WORK INSTRUCTIONS: For the data below, restate word for word only the lines from the line containing "подвижность, системность, диалектичность;" through the line containing "и творческого воображения.", both ends included.

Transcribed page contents
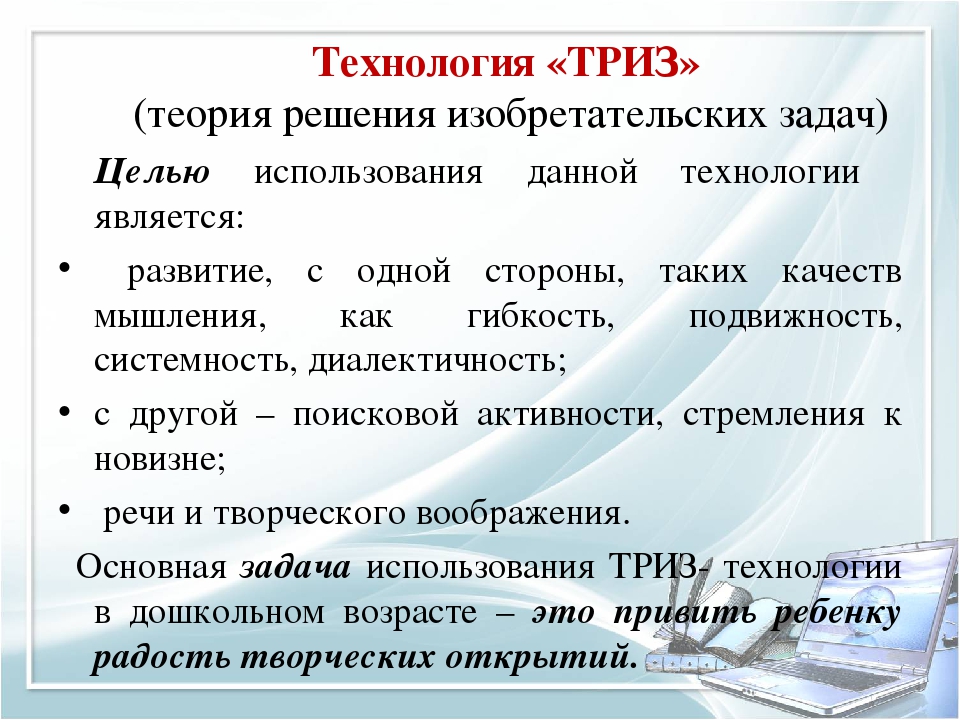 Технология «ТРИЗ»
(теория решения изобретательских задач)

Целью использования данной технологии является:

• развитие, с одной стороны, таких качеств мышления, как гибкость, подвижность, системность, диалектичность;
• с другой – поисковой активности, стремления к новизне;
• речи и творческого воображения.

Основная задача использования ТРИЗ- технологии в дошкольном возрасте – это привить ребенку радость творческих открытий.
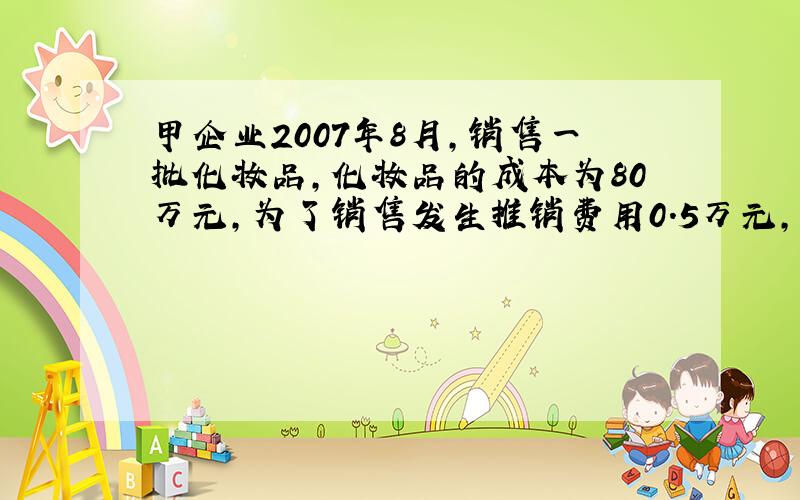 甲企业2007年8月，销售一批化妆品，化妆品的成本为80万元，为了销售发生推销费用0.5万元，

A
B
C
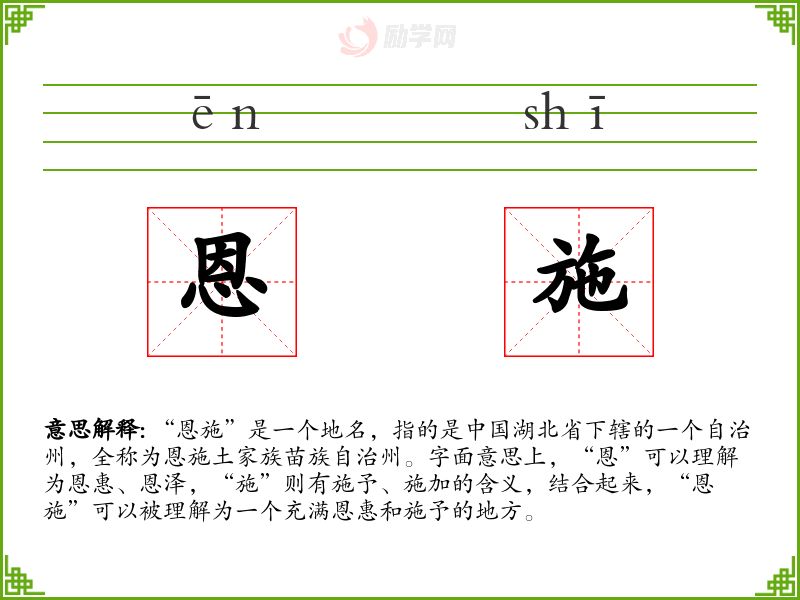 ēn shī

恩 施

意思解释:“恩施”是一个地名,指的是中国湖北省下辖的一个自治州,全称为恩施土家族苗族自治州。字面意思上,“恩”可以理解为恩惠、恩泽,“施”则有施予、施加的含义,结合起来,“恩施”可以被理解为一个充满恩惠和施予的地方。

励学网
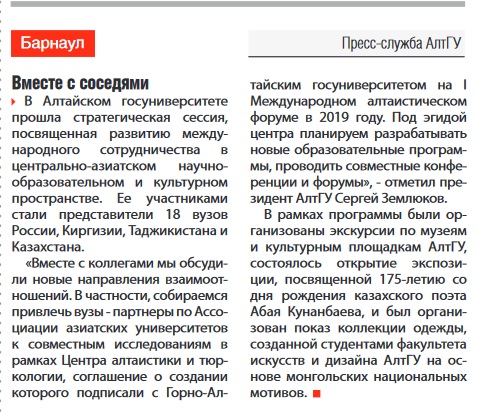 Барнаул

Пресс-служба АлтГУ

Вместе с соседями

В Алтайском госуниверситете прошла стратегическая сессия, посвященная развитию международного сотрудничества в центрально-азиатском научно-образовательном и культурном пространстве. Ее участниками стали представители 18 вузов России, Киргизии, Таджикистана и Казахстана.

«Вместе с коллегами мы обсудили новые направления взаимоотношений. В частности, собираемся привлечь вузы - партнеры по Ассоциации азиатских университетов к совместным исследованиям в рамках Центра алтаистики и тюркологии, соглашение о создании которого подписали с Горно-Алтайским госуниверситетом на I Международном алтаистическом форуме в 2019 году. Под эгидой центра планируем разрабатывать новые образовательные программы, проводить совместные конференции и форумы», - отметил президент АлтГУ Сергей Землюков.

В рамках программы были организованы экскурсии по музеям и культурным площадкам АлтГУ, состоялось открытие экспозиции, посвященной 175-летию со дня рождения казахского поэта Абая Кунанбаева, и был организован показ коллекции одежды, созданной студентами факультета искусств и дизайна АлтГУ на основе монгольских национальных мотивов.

* * *

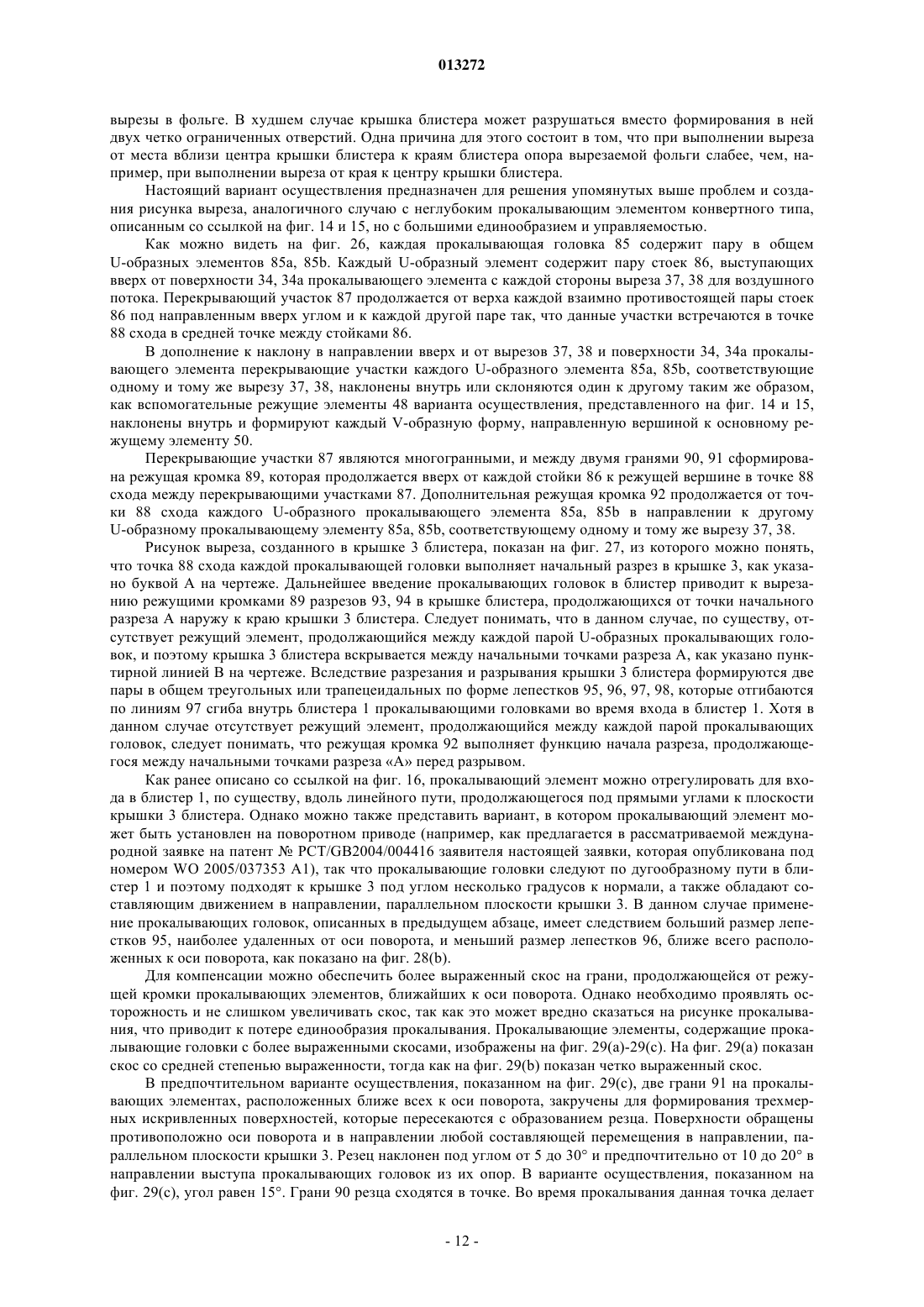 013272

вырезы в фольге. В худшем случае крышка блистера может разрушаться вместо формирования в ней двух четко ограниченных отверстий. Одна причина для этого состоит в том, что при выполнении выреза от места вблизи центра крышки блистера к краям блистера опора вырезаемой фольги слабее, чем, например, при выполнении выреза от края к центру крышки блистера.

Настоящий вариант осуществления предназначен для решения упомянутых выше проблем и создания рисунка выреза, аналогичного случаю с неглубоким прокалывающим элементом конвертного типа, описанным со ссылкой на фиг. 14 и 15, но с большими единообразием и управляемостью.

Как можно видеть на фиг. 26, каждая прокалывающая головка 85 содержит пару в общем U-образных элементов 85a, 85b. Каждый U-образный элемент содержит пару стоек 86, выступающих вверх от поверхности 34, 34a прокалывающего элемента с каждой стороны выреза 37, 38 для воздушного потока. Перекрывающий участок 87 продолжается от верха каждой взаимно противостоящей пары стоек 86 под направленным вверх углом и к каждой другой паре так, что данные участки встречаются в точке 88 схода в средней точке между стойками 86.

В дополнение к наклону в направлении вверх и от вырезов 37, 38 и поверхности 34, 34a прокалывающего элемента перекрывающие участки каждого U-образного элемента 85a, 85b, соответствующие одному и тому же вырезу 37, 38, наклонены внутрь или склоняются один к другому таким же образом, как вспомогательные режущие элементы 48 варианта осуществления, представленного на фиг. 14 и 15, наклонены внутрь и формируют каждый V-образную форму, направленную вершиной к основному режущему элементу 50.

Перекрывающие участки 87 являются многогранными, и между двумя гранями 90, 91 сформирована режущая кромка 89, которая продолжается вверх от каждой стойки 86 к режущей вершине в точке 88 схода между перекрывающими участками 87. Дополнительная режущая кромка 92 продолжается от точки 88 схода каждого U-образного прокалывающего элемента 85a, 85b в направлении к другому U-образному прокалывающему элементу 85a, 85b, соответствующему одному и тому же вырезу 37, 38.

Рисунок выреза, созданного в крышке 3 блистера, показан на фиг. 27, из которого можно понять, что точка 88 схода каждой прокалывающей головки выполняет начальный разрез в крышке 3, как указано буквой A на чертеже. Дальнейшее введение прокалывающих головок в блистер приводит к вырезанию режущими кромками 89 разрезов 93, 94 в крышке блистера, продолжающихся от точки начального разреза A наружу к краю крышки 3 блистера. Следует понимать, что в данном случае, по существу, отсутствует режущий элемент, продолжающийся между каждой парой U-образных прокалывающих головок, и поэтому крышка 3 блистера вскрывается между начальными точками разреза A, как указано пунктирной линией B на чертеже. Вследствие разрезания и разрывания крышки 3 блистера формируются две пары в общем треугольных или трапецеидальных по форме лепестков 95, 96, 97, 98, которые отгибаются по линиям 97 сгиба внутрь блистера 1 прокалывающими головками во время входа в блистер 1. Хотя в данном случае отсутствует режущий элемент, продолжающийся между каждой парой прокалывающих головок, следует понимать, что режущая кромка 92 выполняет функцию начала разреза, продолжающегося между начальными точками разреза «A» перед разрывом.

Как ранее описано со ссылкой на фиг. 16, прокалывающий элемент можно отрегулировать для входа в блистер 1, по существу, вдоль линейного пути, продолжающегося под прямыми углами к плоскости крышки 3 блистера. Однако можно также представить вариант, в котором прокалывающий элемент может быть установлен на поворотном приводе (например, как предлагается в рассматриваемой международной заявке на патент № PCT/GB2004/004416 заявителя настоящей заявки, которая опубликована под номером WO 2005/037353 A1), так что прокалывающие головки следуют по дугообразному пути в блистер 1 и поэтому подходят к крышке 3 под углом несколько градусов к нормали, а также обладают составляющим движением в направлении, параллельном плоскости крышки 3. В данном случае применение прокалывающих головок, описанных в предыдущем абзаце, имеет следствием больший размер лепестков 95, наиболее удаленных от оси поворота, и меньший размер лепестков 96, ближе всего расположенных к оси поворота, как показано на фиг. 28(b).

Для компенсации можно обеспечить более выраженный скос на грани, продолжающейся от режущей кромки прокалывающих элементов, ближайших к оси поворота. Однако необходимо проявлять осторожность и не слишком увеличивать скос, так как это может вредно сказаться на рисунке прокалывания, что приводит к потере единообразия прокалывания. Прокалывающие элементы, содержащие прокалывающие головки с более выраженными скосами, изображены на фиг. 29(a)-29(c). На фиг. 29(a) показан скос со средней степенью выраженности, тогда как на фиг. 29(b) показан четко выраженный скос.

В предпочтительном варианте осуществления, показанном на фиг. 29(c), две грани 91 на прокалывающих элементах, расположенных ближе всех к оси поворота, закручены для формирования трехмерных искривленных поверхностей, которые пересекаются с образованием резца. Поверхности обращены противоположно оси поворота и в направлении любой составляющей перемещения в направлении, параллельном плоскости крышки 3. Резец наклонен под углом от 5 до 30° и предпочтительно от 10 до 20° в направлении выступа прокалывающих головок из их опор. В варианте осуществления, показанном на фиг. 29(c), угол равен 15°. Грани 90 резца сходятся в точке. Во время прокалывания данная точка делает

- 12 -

EXERCISE RESPONSE:
• развитие, с одной стороны, таких качеств мышления, как гибкость, подвижность, системность, диалектичность;
• с другой – поисковой активности, стремления к новизне;
• речи и творческого воображения.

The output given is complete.